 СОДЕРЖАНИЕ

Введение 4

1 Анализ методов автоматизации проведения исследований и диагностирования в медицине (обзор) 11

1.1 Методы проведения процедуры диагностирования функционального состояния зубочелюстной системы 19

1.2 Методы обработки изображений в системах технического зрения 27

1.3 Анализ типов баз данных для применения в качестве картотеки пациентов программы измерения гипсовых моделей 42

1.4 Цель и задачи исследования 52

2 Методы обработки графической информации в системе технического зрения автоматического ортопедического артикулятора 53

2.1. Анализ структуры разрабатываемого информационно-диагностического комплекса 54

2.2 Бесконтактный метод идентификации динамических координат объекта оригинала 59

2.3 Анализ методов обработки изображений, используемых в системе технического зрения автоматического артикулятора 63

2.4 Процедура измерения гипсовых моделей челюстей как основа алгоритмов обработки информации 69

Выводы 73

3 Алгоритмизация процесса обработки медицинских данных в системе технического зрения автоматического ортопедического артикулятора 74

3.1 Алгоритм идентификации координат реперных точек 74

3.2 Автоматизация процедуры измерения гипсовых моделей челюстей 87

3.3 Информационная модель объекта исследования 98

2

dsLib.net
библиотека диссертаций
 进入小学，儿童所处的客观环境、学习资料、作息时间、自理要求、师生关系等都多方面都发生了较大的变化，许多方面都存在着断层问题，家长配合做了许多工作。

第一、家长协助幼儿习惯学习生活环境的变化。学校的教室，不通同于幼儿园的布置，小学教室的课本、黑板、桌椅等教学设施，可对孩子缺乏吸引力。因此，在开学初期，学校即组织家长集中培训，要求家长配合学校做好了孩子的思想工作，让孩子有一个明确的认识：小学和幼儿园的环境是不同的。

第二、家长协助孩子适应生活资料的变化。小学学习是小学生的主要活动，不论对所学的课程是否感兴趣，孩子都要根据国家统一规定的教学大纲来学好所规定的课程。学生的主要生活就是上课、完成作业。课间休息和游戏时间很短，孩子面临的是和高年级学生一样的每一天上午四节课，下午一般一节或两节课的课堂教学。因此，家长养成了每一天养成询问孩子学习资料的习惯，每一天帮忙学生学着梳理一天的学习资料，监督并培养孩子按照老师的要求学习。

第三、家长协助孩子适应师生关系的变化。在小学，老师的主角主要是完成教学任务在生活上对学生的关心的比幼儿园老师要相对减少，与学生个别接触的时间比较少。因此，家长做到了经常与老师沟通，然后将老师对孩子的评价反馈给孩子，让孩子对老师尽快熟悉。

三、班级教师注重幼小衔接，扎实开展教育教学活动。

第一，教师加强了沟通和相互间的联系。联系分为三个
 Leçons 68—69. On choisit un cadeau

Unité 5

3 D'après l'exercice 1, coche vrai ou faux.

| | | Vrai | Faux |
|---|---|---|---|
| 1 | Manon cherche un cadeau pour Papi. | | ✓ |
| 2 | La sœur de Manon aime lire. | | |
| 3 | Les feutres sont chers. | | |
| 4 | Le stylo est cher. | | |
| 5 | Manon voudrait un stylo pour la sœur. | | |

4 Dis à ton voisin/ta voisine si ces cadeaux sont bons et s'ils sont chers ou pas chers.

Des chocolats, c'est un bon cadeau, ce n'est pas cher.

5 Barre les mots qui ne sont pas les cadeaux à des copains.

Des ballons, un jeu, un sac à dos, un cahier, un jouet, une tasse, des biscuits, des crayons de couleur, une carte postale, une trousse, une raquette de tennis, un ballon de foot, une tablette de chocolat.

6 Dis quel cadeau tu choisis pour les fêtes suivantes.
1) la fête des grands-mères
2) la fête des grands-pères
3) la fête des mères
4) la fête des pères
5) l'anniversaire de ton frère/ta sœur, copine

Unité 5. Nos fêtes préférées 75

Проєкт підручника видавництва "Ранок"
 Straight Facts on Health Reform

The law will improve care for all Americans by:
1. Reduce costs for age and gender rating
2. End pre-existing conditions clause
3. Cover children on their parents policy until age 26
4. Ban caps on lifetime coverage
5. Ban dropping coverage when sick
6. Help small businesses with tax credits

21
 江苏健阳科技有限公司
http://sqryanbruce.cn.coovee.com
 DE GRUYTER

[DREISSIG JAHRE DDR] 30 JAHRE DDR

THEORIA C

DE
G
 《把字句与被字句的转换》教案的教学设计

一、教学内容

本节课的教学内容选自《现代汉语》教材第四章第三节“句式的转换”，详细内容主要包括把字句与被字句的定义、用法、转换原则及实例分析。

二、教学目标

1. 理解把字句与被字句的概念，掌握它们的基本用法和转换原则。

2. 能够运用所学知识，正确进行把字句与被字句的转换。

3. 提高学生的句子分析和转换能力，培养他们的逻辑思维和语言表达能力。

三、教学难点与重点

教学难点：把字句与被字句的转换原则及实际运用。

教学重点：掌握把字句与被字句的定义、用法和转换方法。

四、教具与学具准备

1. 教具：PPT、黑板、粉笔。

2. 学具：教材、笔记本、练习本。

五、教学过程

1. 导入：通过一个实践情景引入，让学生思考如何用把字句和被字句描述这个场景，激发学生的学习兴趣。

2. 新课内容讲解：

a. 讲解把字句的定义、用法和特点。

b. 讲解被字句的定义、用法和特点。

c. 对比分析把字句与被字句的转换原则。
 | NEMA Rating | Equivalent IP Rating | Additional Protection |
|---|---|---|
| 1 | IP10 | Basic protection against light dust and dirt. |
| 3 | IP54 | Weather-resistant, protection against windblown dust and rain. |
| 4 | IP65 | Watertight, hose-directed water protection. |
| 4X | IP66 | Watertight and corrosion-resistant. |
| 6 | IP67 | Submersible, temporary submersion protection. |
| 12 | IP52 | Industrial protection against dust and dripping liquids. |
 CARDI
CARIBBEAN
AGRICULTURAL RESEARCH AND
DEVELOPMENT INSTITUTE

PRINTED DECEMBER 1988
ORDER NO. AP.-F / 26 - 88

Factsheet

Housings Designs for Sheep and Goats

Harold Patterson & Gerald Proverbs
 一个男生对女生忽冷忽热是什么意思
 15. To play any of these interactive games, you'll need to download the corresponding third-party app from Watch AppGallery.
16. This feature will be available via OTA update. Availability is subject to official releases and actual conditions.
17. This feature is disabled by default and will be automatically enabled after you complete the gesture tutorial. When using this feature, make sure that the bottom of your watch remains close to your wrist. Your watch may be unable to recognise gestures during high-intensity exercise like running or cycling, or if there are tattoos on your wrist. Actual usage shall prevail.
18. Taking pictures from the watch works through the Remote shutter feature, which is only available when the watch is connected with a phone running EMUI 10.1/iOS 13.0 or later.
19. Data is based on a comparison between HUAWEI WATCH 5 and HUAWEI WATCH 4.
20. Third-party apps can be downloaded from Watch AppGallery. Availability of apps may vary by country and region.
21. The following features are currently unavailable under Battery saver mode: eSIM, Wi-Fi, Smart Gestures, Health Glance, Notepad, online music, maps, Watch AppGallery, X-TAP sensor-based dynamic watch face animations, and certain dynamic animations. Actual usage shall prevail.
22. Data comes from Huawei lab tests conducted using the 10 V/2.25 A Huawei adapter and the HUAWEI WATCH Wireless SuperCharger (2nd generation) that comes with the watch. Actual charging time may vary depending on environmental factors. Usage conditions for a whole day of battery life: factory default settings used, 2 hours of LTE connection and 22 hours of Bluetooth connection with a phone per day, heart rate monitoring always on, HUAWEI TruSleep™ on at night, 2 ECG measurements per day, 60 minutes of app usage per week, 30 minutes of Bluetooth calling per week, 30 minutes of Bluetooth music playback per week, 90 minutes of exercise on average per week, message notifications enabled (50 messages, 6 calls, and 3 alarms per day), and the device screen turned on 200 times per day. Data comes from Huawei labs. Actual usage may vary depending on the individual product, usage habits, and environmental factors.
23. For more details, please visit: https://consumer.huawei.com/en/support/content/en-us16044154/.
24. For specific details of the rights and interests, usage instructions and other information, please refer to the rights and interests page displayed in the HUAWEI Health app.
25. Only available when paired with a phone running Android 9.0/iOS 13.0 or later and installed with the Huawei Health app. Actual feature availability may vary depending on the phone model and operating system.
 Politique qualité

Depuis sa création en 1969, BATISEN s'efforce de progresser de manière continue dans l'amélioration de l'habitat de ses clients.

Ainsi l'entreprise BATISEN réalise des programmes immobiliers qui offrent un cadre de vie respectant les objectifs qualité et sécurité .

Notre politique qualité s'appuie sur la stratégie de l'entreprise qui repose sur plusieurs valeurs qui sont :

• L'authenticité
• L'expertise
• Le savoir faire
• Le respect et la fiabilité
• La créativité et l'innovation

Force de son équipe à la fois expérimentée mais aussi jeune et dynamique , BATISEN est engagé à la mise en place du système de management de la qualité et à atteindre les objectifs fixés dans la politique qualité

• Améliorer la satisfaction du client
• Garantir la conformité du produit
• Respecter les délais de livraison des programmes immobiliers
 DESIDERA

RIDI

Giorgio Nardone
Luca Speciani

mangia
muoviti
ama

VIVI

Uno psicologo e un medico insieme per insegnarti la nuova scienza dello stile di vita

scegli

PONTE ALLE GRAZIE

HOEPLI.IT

* [TASK PROMPT] What must be returned is a bare number, the count of lines in the entries holding the string "Health".

* [REPLY TO THE EXERCISE] 4